**Material provided:**

● ● ●

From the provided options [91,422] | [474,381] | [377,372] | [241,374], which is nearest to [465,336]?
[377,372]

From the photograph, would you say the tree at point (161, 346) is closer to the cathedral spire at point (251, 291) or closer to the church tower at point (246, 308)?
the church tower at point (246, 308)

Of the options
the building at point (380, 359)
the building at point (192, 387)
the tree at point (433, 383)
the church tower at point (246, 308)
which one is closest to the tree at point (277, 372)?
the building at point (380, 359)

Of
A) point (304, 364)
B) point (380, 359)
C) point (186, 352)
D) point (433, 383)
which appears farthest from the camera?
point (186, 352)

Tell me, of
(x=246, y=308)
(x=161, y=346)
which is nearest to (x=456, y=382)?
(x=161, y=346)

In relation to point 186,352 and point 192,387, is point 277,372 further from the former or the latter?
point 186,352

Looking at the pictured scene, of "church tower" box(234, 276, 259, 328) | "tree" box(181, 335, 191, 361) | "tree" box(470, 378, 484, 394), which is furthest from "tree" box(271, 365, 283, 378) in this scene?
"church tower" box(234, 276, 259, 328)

● ● ●

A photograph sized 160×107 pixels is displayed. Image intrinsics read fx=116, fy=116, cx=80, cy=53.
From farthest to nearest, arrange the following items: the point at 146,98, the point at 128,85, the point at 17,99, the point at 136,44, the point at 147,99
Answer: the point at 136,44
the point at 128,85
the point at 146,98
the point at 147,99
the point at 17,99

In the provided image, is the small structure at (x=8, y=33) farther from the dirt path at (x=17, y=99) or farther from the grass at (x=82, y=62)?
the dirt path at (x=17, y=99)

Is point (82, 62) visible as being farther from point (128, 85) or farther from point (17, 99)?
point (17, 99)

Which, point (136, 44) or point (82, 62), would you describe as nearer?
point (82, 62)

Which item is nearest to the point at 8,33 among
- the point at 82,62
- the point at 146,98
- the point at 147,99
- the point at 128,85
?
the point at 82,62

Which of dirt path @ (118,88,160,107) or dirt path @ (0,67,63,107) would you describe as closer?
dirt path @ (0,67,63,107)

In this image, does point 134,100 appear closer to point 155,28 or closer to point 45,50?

● ● ●

**Task requirements:**
Copy out the lines of the material above word for word, starting at the line containing "Which item is" and ending at the line containing "In this image, does", with both of those lines included.

**Exercise solution:**
Which item is nearest to the point at 8,33 among
- the point at 82,62
- the point at 146,98
- the point at 147,99
- the point at 128,85
?
the point at 82,62

Which of dirt path @ (118,88,160,107) or dirt path @ (0,67,63,107) would you describe as closer?
dirt path @ (0,67,63,107)

In this image, does point 134,100 appear closer to point 155,28 or closer to point 45,50?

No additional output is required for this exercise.